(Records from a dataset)
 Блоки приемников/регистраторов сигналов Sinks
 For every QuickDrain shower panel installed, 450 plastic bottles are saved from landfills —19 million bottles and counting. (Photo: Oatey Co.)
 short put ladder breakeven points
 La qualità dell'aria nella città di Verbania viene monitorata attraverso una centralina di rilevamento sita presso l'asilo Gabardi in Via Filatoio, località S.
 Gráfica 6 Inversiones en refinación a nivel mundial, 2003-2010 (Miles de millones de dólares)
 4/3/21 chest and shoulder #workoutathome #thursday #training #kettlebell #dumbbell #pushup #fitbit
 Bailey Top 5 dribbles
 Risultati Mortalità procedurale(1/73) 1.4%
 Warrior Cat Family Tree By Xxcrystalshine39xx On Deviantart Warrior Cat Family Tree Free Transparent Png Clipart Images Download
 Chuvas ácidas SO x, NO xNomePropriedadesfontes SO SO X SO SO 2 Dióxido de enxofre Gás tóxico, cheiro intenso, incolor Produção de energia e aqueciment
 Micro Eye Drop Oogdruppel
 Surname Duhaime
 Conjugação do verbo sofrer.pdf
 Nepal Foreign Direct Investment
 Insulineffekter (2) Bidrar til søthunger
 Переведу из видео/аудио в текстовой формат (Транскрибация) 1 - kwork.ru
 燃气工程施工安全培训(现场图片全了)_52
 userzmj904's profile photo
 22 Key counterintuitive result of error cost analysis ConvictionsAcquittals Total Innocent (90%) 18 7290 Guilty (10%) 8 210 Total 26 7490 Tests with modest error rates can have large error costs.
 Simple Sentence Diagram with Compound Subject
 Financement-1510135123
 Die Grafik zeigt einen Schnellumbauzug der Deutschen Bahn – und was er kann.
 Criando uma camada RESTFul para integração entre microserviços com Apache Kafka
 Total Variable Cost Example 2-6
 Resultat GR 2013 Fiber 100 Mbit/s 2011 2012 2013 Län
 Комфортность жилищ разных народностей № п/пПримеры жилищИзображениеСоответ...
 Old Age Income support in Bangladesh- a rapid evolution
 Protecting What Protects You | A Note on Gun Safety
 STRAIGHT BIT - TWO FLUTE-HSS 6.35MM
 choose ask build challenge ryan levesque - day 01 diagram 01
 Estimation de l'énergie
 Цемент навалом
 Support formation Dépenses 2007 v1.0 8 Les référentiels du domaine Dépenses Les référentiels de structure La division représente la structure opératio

Activity. Each of the lines from the one holding "燃气工程施工安全培训(现场图片全了)_52" through the final line of the entries is to be set down exactly, and no others.

Written response.
 燃气工程施工安全培训(现场图片全了)_52
 userzmj904's profile photo
 22 Key counterintuitive result of error cost analysis ConvictionsAcquittals Total Innocent (90%) 18 7290 Guilty (10%) 8 210 Total 26 7490 Tests with modest error rates can have large error costs.
 Simple Sentence Diagram with Compound Subject
 Financement-1510135123
 Die Grafik zeigt einen Schnellumbauzug der Deutschen Bahn – und was er kann.
 Criando uma camada RESTFul para integração entre microserviços com Apache Kafka
 Total Variable Cost Example 2-6
 Resultat GR 2013 Fiber 100 Mbit/s 2011 2012 2013 Län
 Комфортность жилищ разных народностей № п/пПримеры жилищИзображениеСоответ...
 Old Age Income support in Bangladesh- a rapid evolution
 Protecting What Protects You | A Note on Gun Safety
 STRAIGHT BIT - TWO FLUTE-HSS 6.35MM
 choose ask build challenge ryan levesque - day 01 diagram 01
 Estimation de l'énergie
 Цемент навалом
 Support formation Dépenses 2007 v1.0 8 Les référentiels du domaine Dépenses Les référentiels de structure La division représente la structure opératio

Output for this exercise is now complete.